• What the task requires: Reproduce the material from the line containing "Of (x=47, y=25), (x=46, y=260), (x=321, y=233), can" through the end of the material, both ends inclusive and requests included unchanged, but multiply every number in the answers (coordinates and distances) by 2.1 and round to whole numbers, with halves rounded up. Leave the pictures out of your reply.

— BEGIN Listed records —

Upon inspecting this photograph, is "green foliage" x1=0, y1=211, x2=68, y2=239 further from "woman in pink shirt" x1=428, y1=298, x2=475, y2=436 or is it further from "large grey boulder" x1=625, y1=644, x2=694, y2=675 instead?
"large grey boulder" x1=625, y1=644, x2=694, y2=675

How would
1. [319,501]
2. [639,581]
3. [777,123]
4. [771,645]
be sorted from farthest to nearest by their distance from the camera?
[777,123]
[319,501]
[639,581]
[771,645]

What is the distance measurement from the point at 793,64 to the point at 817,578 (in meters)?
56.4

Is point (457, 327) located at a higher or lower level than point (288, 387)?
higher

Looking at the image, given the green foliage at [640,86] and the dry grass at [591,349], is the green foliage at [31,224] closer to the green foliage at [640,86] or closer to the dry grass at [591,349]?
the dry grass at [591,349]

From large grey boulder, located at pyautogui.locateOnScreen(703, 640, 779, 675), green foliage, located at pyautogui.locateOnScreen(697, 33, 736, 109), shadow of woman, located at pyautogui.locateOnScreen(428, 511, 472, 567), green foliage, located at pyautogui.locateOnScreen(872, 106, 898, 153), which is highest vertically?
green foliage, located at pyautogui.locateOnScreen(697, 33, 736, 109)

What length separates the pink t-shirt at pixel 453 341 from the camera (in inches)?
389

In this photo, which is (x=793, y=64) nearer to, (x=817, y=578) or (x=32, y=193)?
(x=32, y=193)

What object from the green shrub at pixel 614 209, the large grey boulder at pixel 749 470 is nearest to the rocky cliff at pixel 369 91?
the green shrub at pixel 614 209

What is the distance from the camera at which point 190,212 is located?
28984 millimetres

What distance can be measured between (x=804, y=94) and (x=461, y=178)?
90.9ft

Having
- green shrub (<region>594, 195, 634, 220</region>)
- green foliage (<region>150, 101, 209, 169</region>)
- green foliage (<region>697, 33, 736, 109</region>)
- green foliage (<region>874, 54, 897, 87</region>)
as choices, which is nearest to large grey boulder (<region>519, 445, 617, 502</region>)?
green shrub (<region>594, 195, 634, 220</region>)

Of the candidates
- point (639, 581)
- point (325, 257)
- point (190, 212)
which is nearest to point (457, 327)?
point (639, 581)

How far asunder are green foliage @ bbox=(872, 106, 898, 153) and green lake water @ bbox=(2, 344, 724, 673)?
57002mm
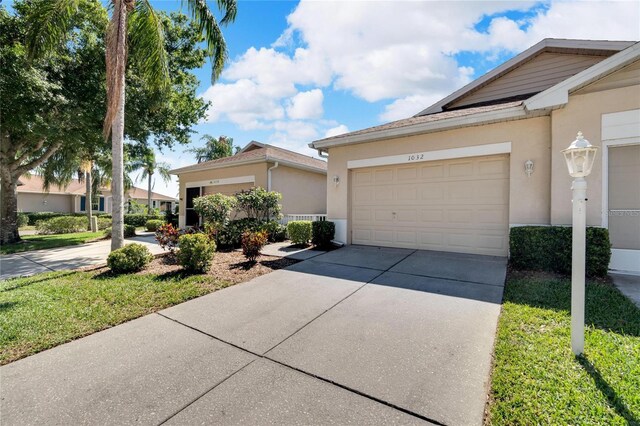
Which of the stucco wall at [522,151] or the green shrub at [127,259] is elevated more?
the stucco wall at [522,151]

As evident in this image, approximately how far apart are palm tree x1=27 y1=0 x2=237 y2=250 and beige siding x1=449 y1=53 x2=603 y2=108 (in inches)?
371

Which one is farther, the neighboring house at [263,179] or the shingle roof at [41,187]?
the shingle roof at [41,187]

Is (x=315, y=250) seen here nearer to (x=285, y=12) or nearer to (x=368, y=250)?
(x=368, y=250)

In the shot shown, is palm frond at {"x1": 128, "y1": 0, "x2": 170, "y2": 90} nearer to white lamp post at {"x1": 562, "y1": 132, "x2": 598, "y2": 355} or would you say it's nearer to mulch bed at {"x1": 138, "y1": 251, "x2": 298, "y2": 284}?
mulch bed at {"x1": 138, "y1": 251, "x2": 298, "y2": 284}

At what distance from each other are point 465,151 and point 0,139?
18048 mm

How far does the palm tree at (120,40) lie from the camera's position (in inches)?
273

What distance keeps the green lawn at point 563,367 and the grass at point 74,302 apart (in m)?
4.72

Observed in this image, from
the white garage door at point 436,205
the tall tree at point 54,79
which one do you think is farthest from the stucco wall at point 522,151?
the tall tree at point 54,79

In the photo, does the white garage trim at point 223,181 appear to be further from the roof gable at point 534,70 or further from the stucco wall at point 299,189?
the roof gable at point 534,70

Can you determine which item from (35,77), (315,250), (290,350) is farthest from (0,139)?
(290,350)

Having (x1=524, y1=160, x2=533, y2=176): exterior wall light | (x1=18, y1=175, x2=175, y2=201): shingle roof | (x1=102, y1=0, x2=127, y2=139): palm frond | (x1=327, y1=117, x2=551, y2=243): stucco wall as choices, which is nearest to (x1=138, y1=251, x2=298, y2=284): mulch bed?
(x1=102, y1=0, x2=127, y2=139): palm frond

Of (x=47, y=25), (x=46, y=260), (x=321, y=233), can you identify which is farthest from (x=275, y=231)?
(x=47, y=25)

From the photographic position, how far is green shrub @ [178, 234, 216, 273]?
635 centimetres

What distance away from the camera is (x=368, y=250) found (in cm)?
860
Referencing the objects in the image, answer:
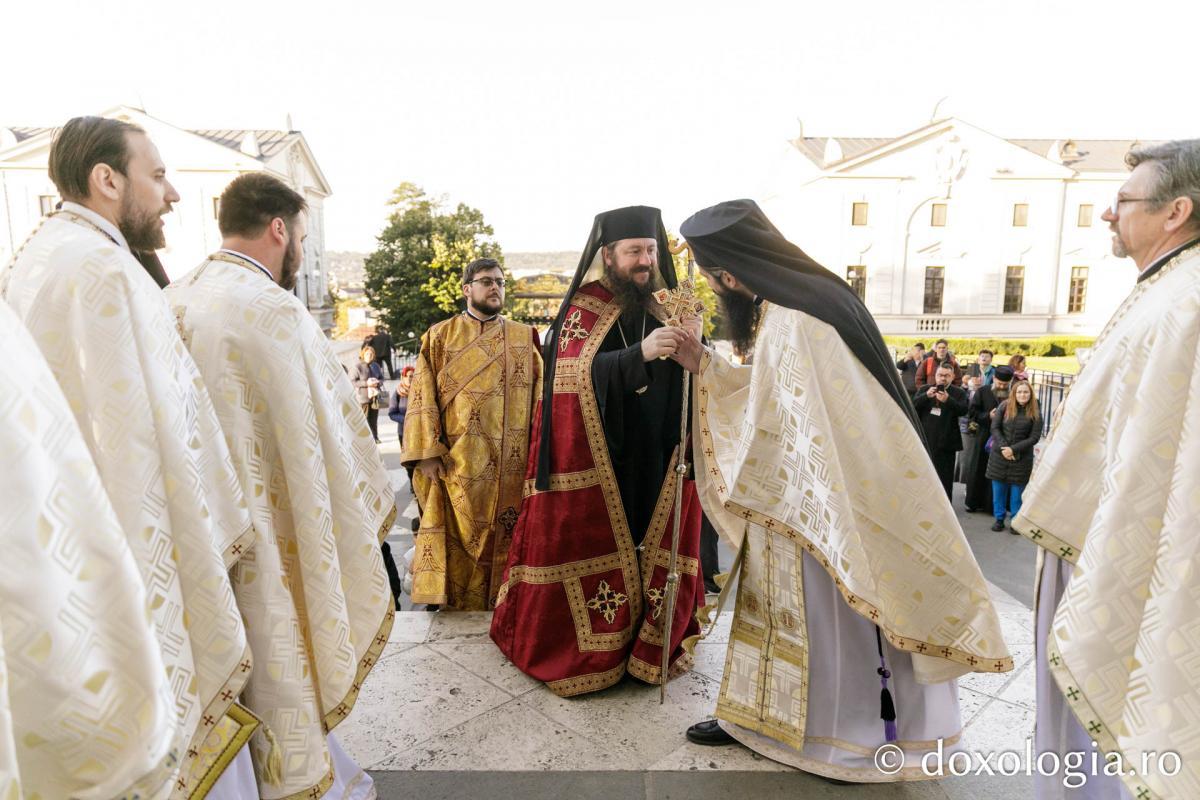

— END Listed records —

• Exercise solution:
Of (x=47, y=25), (x=46, y=260), (x=321, y=233), can you identify which is farthest from (x=275, y=231)?
(x=99, y=53)

From the photographic position, how far is green shrub @ [178, 234, 216, 273]?
1334 centimetres

What distance away from the camera is (x=368, y=250) found (in cm)?
1806
Referencing the objects in the image, answer:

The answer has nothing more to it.